The International Monetary Fund (IMF) warns that total return swaps could strain monetary policy, as detailed in a May 2026 report.

An escalating concern is gripping international financial circles as new forms of what are being dubbed “hidden debts” emerge across several African nations. Both the International Monetary Fund (IMF) and prominent credit rating agencies are expressing considerable apprehension over these obscured financial obligations, which threaten to profoundly impact the economic stability of countries such as Sénégal, Nigeria, and Angola.

These novel debt structures, frequently embedded within intricate financial instruments, are raising alarm bells due to their potential to destabilize national economies. Specifically, total return swaps are drawing intense scrutiny. In a significant report anticipated for May 2026, the IMF explicitly outlines the inherent risks tied to the increasing reliance on such swap arrangements. The institution’s analysis suggests that their widespread adoption could impose substantial constraints on a nation’s monetary policy, thereby hindering its capacity to effectively manage economic fluctuations and maintain fiscal equilibrium.
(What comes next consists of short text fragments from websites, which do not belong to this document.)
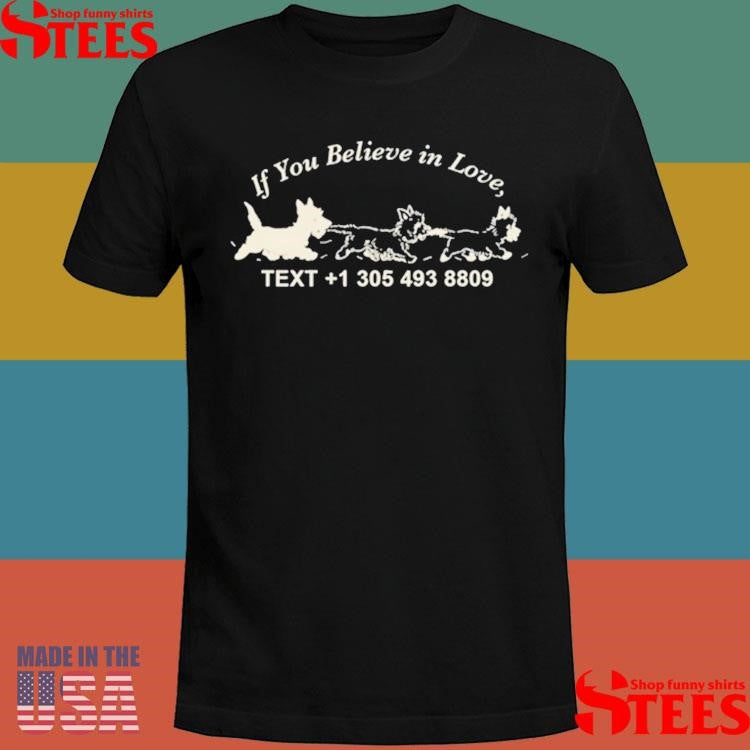 Joe Jonas If You Believe In Love Text +1 305 493 8809 Shirts
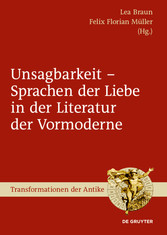 Unsagbarkeit - Sprachen der Liebe in der Literatur der Vormoderne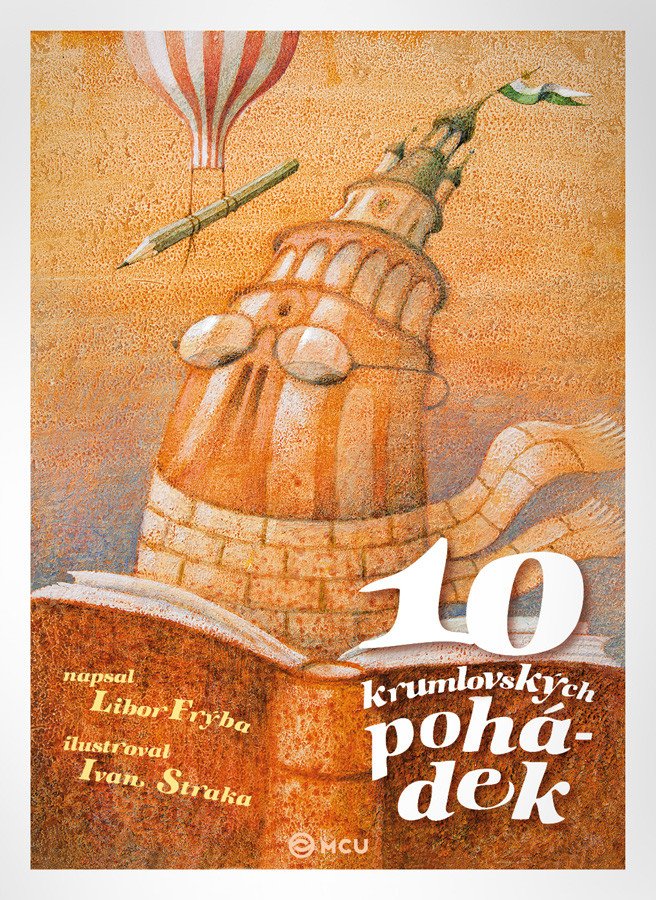 10 krumlovských pohádekčesky – Frýba Libor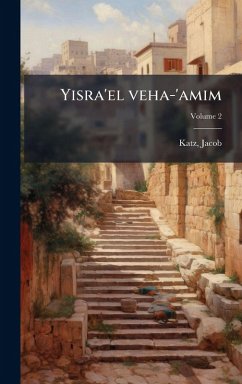Yisra'el veha-'amim - Katz, Jacob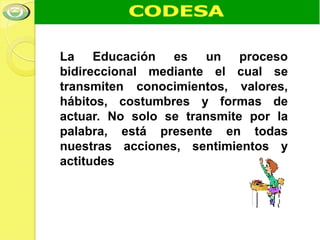 La Educación es un proceso
bidireccional mediante el cual se
transmiten conocimientos, valores,
hábitos, costumbres y formas de
actuar. No solo se transmite por la
palabra, está presente en todas
nuestras acciones, sentimientos y
actitudes
 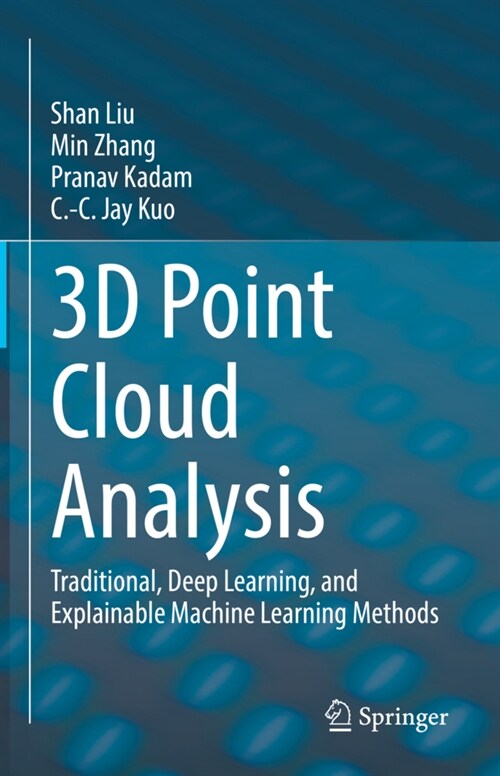 3D Point Cloud Analysis: Traditional, Deep Learning, and Explainable Machine Learning Methods (Hardcover)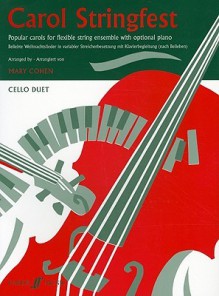 Carol Stringfest: Cello Duet - Mary Cohen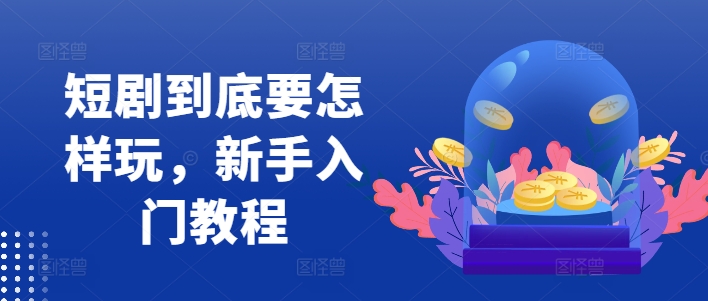 短剧到底要怎样玩，新手入门教程-89网创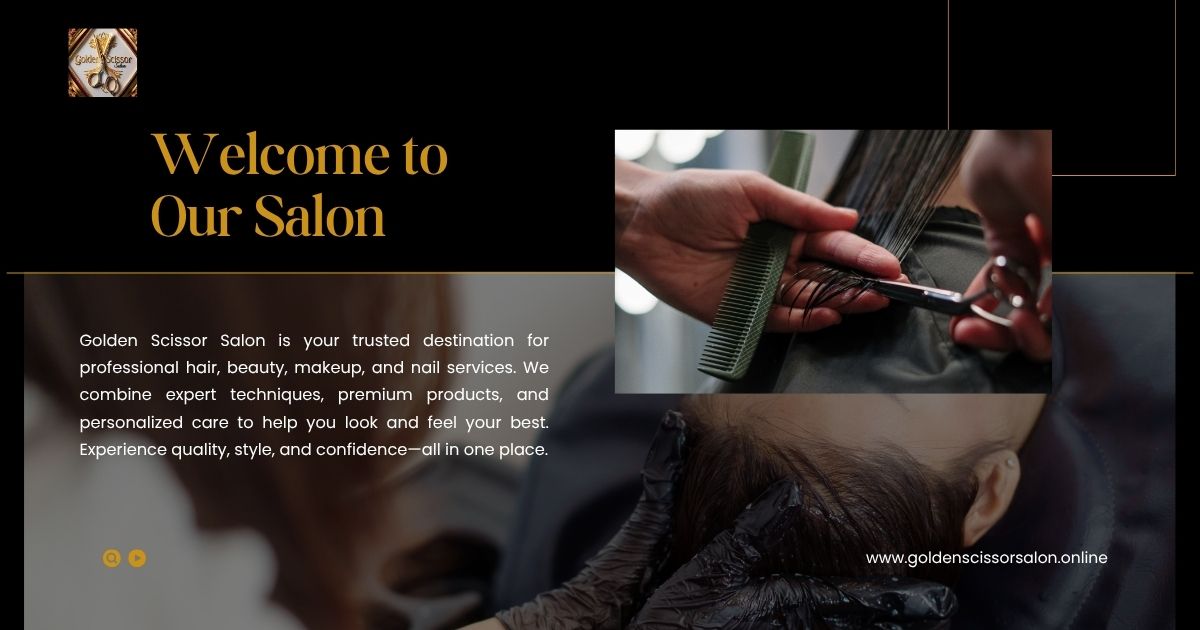 "Welcome section of the Golden Scissor Salon website featuring a black and gold design with the heading 'Welcome to Our Salon,' a description of professional hair, beauty, makeup, and nail services, and images of a hairstylist cutting hair and applying hair color. The website address 'www.goldenscissorsalon.online' is displayed at the bottom."
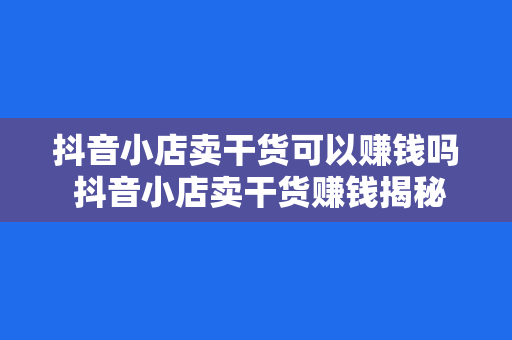 抖音小店卖干货可以赚钱吗 抖音小店卖干货赚钱揭秘：市场潜力与盈利策略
For African nations already navigating complex fiscal landscapes, the presence of these undisclosed liabilities presents a formidable challenge. Both the IMF and credit rating agencies are advocating for enhanced transparency and rigorous oversight to prevent these hidden exposures from escalating into full-blown financial crises. Such events could severely erode investor confidence and impede long-term development prospects across the region.